Exercise directions -
Leave the images behind and copy every record exactly.

Data under study -
* * * *
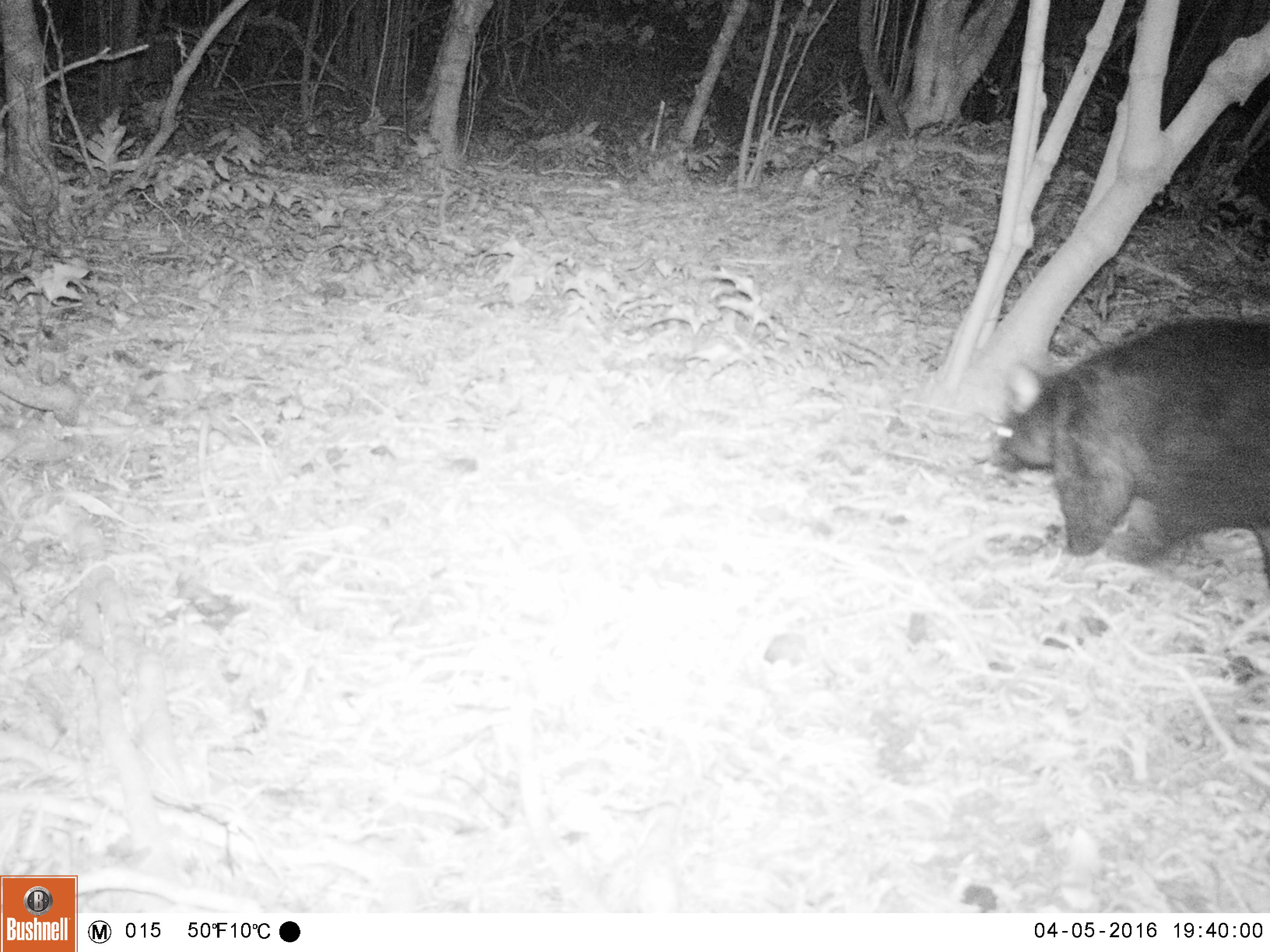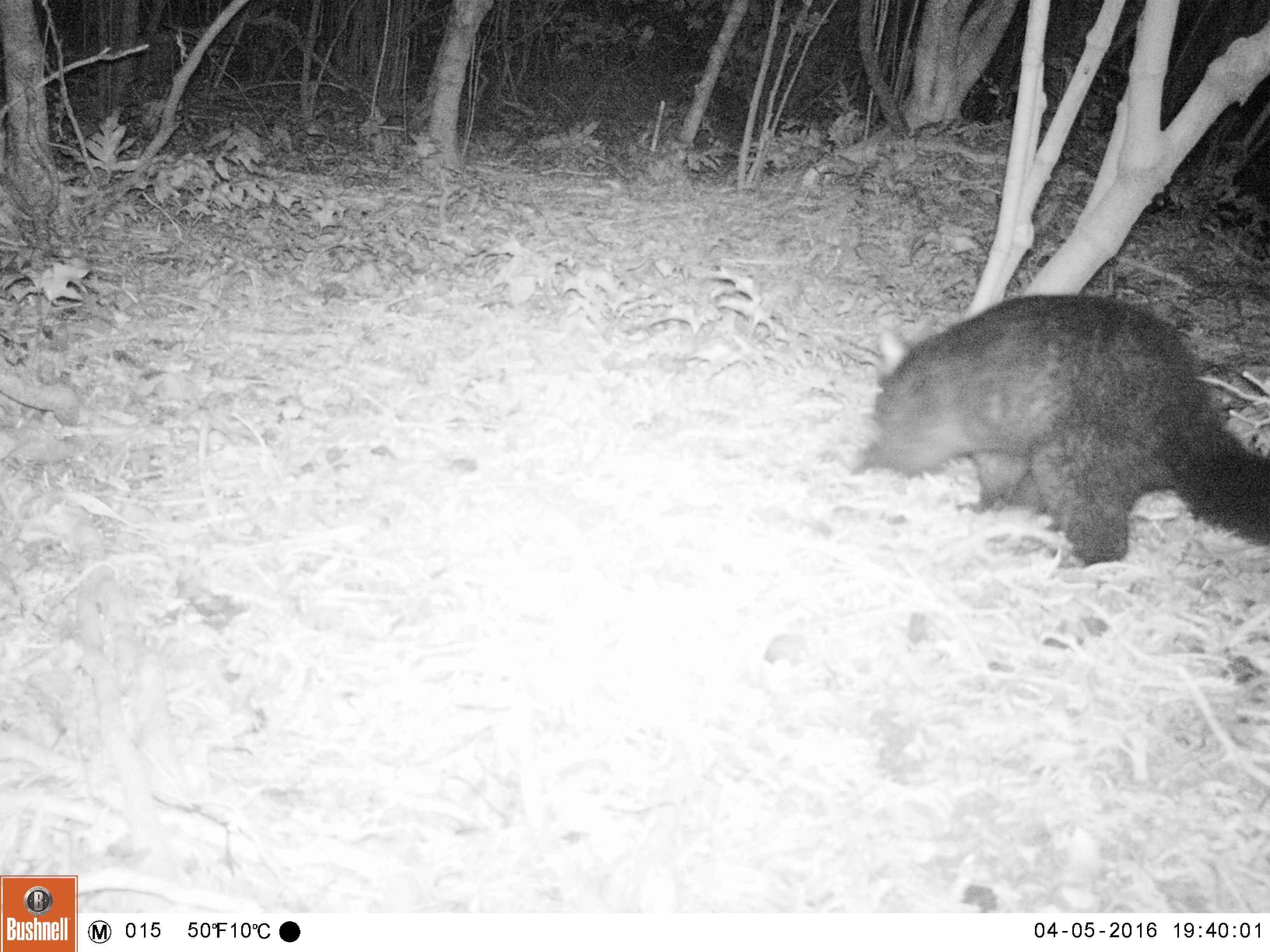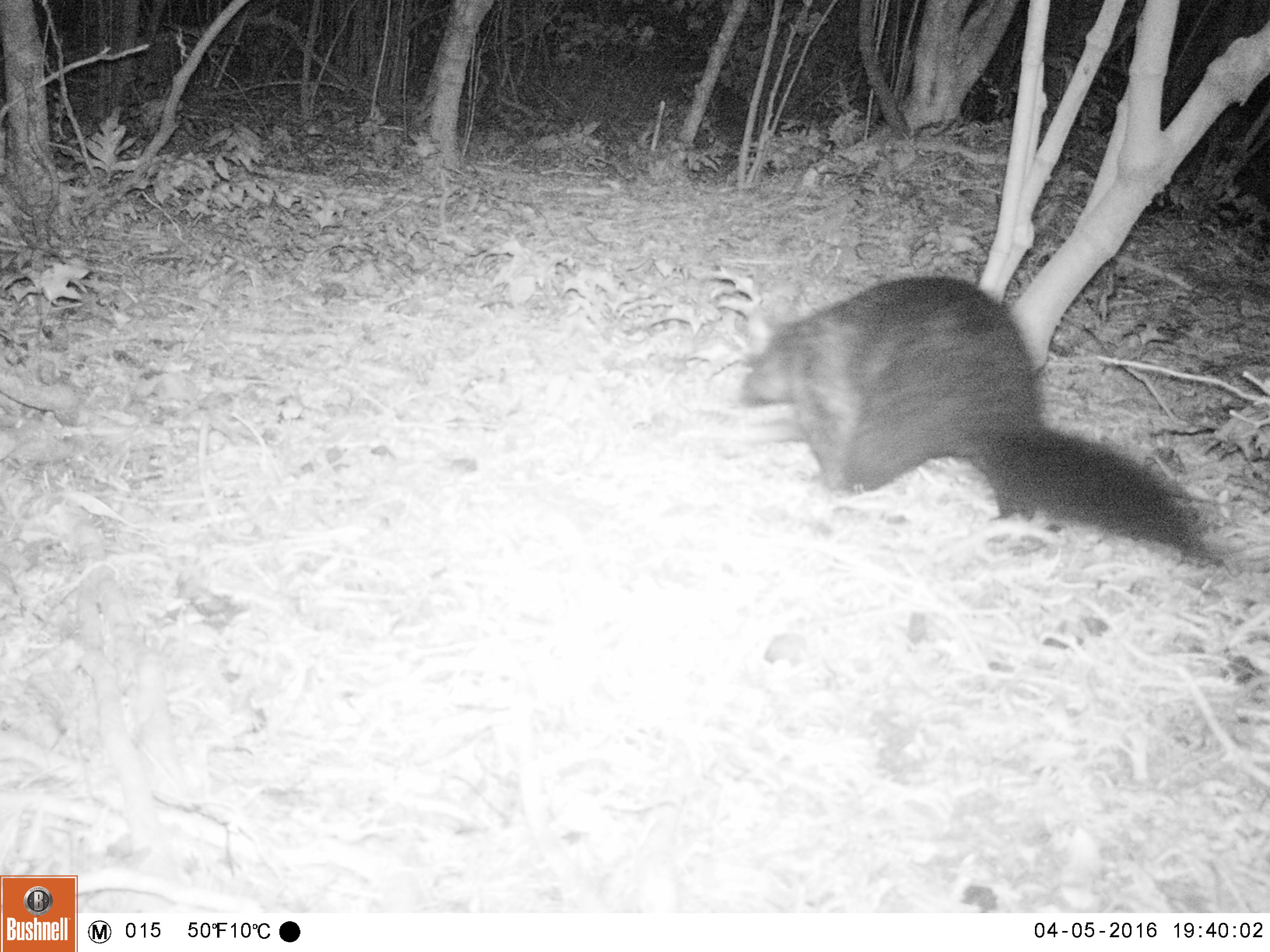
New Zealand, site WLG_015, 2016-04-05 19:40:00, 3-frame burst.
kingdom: Animalia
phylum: Chordata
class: Mammalia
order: Diprotodontia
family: Phalangeridae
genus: Trichosurus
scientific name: Trichosurus vulpecula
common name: common brushtail possum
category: possum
* * * *
Expected answer -
New Zealand, site WLG_015, 2016-04-05 19:40:00, 3-frame burst.
kingdom: Animalia
phylum: Chordata
class: Mammalia
order: Diprotodontia
family: Phalangeridae
genus: Trichosurus
scientific name: Trichosurus vulpecula
common name: common brushtail possum
category: possum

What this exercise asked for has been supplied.